Item 1.01 Entry into a Material Definitive Agreement.
Merger Agreement Amendment
On January 22, 2021, Churchill Capital Corp II, a Delaware corporation
("Churchill"), entered into an amendment (the "Merger Agreement Amendment") to
the previously announced Agreement and Plan of Merger (the "Skillsoft Merger
Agreement"), dated as of October 12, 2020, by and between Churchill and Software
Luxembourg Holding S.A., a public limited liability company (société anonyme)

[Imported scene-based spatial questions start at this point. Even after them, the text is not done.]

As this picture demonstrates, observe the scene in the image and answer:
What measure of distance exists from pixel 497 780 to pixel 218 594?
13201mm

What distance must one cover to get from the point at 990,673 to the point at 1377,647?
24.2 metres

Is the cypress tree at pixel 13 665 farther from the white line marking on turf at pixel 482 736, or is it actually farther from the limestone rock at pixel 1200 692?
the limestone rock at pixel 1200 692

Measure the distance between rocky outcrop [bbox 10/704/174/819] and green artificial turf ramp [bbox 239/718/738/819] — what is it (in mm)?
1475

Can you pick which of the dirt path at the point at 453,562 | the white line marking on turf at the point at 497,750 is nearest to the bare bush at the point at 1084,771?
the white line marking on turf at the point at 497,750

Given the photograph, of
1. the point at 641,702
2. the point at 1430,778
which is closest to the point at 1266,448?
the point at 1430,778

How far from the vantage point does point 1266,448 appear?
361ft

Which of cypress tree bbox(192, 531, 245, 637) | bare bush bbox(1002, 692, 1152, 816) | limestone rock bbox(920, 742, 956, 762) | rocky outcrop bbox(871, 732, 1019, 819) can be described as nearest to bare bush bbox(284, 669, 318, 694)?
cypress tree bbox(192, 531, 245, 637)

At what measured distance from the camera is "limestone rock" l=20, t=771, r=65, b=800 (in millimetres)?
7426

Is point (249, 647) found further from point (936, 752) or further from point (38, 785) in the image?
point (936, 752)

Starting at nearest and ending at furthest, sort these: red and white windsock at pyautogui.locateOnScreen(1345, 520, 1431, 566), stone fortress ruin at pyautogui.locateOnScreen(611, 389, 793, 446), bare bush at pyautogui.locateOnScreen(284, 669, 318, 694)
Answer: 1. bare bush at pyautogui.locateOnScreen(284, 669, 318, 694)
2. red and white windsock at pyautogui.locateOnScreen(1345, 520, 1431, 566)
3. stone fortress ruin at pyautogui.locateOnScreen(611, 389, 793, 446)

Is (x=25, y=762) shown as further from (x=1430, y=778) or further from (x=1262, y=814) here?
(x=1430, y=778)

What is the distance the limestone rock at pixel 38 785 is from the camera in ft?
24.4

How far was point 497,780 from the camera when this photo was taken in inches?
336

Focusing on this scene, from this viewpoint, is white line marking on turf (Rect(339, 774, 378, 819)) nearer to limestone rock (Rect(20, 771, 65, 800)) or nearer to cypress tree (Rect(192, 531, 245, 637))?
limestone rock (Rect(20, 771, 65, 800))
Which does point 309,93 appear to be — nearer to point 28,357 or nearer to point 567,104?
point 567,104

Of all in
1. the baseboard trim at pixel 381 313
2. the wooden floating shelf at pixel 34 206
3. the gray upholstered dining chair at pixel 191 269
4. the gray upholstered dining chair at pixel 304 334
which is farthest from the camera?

incorporated and organized under the laws of the Grand Duchy of Luxembourg
("Skillsoft"), pursuant to which a business combination between Churchill and
Skillsoft will be effected through the merger of Skillsoft with and into
Churchill, with Churchill surviving as the surviving company (the "Skillsoft
Merger"). The Merger Agreement Amendment amends and restates in its entirety the
definition of "Applicable Majority" in the Skillsoft Merger Agreement. The
definition of "Applicable Majority" is used in the Skillsoft Merger Agreement in
connection with the Churchill Stockholder Approval required for consummating the
Skillsoft Merger.
Except as described above, all other material terms of the Skillsoft Merger
Agreement remain unchanged. The foregoing description of the Merger Agreement
Amendment does not purport to be complete and is qualified in its entirety by
reference to the Merger Agreement Amendment, which is filed as Exhibit 2.1 to
this Form 8-K.
Sponsor Agreement Amendment
On January 22, 2021, Churchill entered into an Amendment to the Sponsor
Agreement (the "Sponsor Agreement Amendment") by and among Churchill, Skillsoft,
Sponsor and Churchill's directors and officers. The Sponsor Agreement Amendment
amends the Sponsor Agreement, dated as of October 12, 2020, by and among
Churchill, Skillsoft, Sponsor and Churchill's directors and officers (the
"Sponsor Agreement"). Pursuant to the Sponsor Agreement Amendment, 75% of the
Founder Shares (as defined in the Sponsor Agreement) shall vest at the closing
of the Skillsoft Merger. 25% of the Founder Shares shall vest at such time as
the Stock Price Level (as defined below) is achieved.
In the event Churchill enters into a binding agreement related to certain sale
transactions involving the shares of Common Stock or all or substantially all
the assets of Churchill (a "Churchill Sale"), all unvested Founder Shares shall
vest on the day prior to the closing of such Churchill Sale.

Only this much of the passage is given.